▸ PASSAGE TO READ:
Dear Poydras and Julia,
I remember as a young child driving to the Garden District with my dad to help him with a job. We used to drive past the Merlin Chocolate Bunny factory. It always enthralled me because that’s where those good chocolate goodies came from. I seem to remember it along Magazine Street, where there is an auto shop now. I am no longer sure if that is the right location and would appreciate your insight in this matter. Also do you know what the heck is going on with Hubig’s Pies? We have been patiently waiting! – Claudia Dubret (New Orleans)
You really know how to push an emotional button, Claudia. In an age of global manufacturing, Hubig’s and Merlin’s were two rare products that could claim to be made in New Orleans. Hubig’s is coming back. Merlin’s is not, although the name will survive. Hubig’s made so-called “hand-sized” fried pies. The business was founded in 1922. In 2012 its building in Marigny was destroyed by a fire. Since then, the recovery has been in the works. The owners are reportedly developing a facility near Elmwood, close to the Huey P. Long bridge. Recently Andrew Ramsey told food writer Ian McNulty of the Picayune/Advocate, that the pies should be back on the market sometime in the summer. For a safe bet, I would look more toward the end of the summer. Maybe by then the COVID-19 war will be over and we can celebrate with fried apple pie.

▸ EXERCISE GOAL:
Continue the New Orleans column on Hubig's Pies and the Merlin chocolate factory from its last sentence.

▸ ENTRIES PROVIDED:
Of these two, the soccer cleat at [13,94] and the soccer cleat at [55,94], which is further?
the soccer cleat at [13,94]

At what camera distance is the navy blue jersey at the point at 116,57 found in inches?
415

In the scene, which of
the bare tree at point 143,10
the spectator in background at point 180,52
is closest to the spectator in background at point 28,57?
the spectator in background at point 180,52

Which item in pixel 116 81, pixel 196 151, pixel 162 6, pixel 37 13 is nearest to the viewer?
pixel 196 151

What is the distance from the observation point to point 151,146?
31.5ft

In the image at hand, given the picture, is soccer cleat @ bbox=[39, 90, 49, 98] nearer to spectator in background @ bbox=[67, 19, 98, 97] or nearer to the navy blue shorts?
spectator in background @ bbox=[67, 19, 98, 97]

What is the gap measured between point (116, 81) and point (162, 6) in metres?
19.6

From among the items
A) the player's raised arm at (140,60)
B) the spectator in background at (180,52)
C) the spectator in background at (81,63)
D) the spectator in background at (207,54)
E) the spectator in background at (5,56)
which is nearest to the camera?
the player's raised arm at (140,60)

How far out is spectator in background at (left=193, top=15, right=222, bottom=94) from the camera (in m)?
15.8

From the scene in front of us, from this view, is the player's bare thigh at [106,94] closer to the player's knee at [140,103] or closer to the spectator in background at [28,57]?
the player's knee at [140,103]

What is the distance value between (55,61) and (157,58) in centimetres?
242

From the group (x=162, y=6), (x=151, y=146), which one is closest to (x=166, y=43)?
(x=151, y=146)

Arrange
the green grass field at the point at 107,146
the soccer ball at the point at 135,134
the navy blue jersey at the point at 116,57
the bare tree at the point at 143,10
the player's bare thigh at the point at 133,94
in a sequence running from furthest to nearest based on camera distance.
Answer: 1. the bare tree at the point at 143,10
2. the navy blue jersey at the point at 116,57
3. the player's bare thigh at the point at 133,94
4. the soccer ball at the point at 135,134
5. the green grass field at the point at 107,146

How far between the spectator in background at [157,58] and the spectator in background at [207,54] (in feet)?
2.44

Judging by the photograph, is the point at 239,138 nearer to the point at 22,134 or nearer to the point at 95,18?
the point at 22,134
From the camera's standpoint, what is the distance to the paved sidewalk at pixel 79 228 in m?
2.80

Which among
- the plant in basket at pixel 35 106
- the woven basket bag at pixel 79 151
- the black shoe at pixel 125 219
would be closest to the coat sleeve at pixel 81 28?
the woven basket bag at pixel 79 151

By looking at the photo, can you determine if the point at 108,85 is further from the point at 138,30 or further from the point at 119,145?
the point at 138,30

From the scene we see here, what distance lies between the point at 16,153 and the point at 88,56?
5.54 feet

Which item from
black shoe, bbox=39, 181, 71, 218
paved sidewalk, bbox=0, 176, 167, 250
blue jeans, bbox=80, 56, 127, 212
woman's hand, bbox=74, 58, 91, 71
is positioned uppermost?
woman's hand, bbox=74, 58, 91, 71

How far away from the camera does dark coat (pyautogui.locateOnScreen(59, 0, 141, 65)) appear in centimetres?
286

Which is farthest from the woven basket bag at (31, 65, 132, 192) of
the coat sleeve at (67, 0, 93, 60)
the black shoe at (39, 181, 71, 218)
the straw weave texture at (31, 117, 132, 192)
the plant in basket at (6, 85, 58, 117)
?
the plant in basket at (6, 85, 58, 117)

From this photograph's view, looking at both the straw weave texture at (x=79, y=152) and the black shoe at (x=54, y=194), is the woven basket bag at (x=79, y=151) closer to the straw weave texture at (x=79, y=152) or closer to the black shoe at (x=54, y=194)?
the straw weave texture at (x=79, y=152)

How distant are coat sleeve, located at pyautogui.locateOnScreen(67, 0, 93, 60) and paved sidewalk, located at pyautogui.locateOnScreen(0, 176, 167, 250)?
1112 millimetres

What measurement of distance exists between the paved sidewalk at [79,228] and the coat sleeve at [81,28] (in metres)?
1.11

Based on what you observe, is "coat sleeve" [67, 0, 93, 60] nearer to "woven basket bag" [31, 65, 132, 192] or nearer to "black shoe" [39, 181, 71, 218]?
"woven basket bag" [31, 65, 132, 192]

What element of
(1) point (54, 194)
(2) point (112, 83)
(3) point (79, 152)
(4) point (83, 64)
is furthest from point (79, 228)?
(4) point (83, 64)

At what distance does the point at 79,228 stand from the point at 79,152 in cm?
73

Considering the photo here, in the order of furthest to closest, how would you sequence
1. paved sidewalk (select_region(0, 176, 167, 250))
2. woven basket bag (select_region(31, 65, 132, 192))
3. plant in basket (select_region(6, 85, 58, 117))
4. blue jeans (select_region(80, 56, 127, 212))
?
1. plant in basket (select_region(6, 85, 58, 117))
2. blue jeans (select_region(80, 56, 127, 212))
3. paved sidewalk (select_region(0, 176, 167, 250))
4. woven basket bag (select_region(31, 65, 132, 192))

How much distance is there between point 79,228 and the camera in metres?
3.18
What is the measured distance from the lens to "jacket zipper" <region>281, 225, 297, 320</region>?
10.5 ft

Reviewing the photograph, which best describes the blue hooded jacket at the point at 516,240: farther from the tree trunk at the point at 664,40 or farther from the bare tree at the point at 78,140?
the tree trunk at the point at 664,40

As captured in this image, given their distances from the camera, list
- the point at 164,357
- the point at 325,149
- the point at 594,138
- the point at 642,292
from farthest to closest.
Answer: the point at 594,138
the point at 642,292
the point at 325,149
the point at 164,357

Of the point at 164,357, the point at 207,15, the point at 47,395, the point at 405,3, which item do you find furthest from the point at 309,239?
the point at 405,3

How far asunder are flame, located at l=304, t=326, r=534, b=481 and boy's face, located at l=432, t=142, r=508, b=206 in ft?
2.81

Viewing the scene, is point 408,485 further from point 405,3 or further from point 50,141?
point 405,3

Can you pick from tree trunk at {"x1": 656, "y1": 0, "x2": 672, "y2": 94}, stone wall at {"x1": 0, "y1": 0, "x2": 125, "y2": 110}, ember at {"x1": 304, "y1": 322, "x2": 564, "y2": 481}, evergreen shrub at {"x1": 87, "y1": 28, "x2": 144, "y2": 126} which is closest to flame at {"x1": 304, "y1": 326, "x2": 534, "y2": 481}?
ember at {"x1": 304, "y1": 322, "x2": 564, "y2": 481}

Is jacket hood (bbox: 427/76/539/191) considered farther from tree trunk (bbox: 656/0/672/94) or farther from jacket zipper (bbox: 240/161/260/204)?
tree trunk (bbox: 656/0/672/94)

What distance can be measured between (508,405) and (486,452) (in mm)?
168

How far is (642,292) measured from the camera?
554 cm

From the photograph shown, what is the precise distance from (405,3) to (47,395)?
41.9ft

▸ EXPECTED ANSWER:
As for Merlin’s, in 2011 the Merlin’s name and some assets were quietly sold to the R.M. Palmer’s company of Reading, Pennsylvania. Until then, Merlin’s had been the local bunny. Originally, its plant was in Uptown New Orleans; and then, it moved to Elmwood. Most hollow chocolate bunnies look and taste the same, but only Merlin’s could add a tag to the box proclaiming that it was made right here in New Orleans. Ponchatoula-based Elmer Chocolate Company was left as the only local large-scale candy manufacturer. Its products are classics, including the marshmallow Heavenly Hash, the solid chocolate Gold Brick and the nut-coated Pecan Egg. To add a chocolate bunny to the basket, however, Merlin’s was the only local alternative.
Gone, of course, were the “Made in New Orleans” tags. Instead, there were the messages, “An Easter Favorite Since 1947.” The small print says that the product is distributed by “Merlin Candies of Reading, PA.” After the sale Palmer’s announced that the Merlin’s brand would be sold in the New Orleans region at Wal-Marts, Rouses, Winn-Dixies and Publix stores. This past Easter, Poydras’ spy network did indeed report seeing the Merlin’s brand on local counters. Just be careful not to put all your bunnies in one basket.